Nous constatons depuis plusieurs années la montée d’une forme de radicalité politique. La situation est très différente ce qu’on observait encore dans les années 1990 et 2000, c’est-à-dire des républicains modérés qui débattent avec des démocrates modérés, qui s’opposent sur des questions de fond mais ont des règles communes. Chacun des deux grands partis parvenait encore à garder en marge les éléments les plus radicaux. Aujourd’hui, l’impression dominante est d’une opposition virulente, très intense et radicalisée. Il s’est produit une sorte de montée aux extrêmes depuis une vingtaine ou trentaine d’années. Evidemment, le Trumpisme a donné un coup d’accélérateur mais ce mouvement était en germe avec le « Tea Party ».
L’évolution sur la longue durée la plus frappante est la perte d’une culture politique commune, et l’émergence de deux blocs de plus en plus hermétiques, qui s’opposent de manière très frontale et très violente. En France, nous sommes dans un autre système politique, non bipartisan. Mais, nous retrouvons une sorte d’exacerbation des tensions, y compris des tensions verbales sur les réseaux sociaux et dans l’hémicycle, et des propositions de plus en plus abrupts et démagogiques, qui rappellent parfois la vie politique américaine.
Se pose la question de l’avenir de la démocratie ?

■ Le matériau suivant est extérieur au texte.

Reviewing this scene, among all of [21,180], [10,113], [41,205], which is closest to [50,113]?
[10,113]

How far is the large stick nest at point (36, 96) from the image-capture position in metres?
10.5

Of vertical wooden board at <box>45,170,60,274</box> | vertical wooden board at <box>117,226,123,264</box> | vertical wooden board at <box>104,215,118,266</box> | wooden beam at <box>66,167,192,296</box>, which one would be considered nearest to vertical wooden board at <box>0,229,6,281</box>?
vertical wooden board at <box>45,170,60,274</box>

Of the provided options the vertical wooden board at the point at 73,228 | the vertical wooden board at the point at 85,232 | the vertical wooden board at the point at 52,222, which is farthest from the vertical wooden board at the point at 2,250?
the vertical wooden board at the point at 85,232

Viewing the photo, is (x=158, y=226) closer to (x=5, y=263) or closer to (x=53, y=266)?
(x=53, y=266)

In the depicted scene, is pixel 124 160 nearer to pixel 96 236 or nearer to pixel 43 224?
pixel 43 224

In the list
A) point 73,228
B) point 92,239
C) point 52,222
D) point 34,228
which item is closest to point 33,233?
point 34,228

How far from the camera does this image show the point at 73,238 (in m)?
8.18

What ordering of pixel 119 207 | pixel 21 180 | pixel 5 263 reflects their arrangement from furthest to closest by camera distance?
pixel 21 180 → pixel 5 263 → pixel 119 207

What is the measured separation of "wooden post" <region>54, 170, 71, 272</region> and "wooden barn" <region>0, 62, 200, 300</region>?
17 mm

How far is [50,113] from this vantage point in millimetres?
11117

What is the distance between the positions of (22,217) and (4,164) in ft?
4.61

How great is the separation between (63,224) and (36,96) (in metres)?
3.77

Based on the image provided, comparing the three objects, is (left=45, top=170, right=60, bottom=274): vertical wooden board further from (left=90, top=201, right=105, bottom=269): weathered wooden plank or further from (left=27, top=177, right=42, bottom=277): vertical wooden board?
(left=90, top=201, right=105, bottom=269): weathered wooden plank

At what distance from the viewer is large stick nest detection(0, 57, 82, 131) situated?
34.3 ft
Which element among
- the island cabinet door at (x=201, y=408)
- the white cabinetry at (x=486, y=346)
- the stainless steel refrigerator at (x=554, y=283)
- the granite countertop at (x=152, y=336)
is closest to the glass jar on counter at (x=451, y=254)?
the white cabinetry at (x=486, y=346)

Fort heureusement nous n’avons pas eu d’assaut comme au Capitole en 2021. Mais la question démocratique est posée en France et aux États-Unis, avec encore plus d’acuité. Il y a d’ailleurs une grande inquiétude concernant le lendemain de l’élection du 5 novembre, avec une peur des émeutes et d’un déchainement de violence politique. Le fait que le scrutin soit très serré, fait que potentiellement la situation est très explosive et très sensible socialement, s’il n’y a pas un vainqueur qui se dégage de façon incontestable.
Un candidat qui pourrait se dégager nettement, cela paraît difficile au vu des sondages qui indiquent des scores très serrés…
Il peut y avoir une poussée de dernière minute. Prenons le pronostic de victoire, (« peu importe qui vous préférez, selon vous qui remportera l’élection présidentielle ? »). Pendant tout le mois d’août Donald Trump et Kamala Harris étaient à égalité. Pendant tout le mois de septembre, Kamala Harris avait 10 points d’avance sur le plan national. Aujourd’hui le rapport de force s’est retourné : Trump est repassé devant : Donald Trump est repassé devant (39% vs 36% en date du 19-22 octobre, selon YouGov). C’est toujours un indicateur qu’il faut regarder avec attention.
Vous suivez les élections américaines depuis 2008, comment appréhendez-vous cette nouvelle élection ?
Je trouve cela passionnant ! Je regrette que nous n’ayons pas autant de données en France, mais nous n’avons pas le même système politique et économique. Les médias ne sont pas dans la même logique. La culture du chiffre, le culte des statistiques sont moins développés ici. Les Américains sont beaucoup plus à l’aise avec les statistiques de manière générale.
Toutes les campagnes électorales sont intéressantes mais la spécificité de cette élection américaine est qu’il y a eu deux campagnes successives en une, une première campagne Trump contre Biden et une deuxième campagne Harris contre Trump. C’est inédit.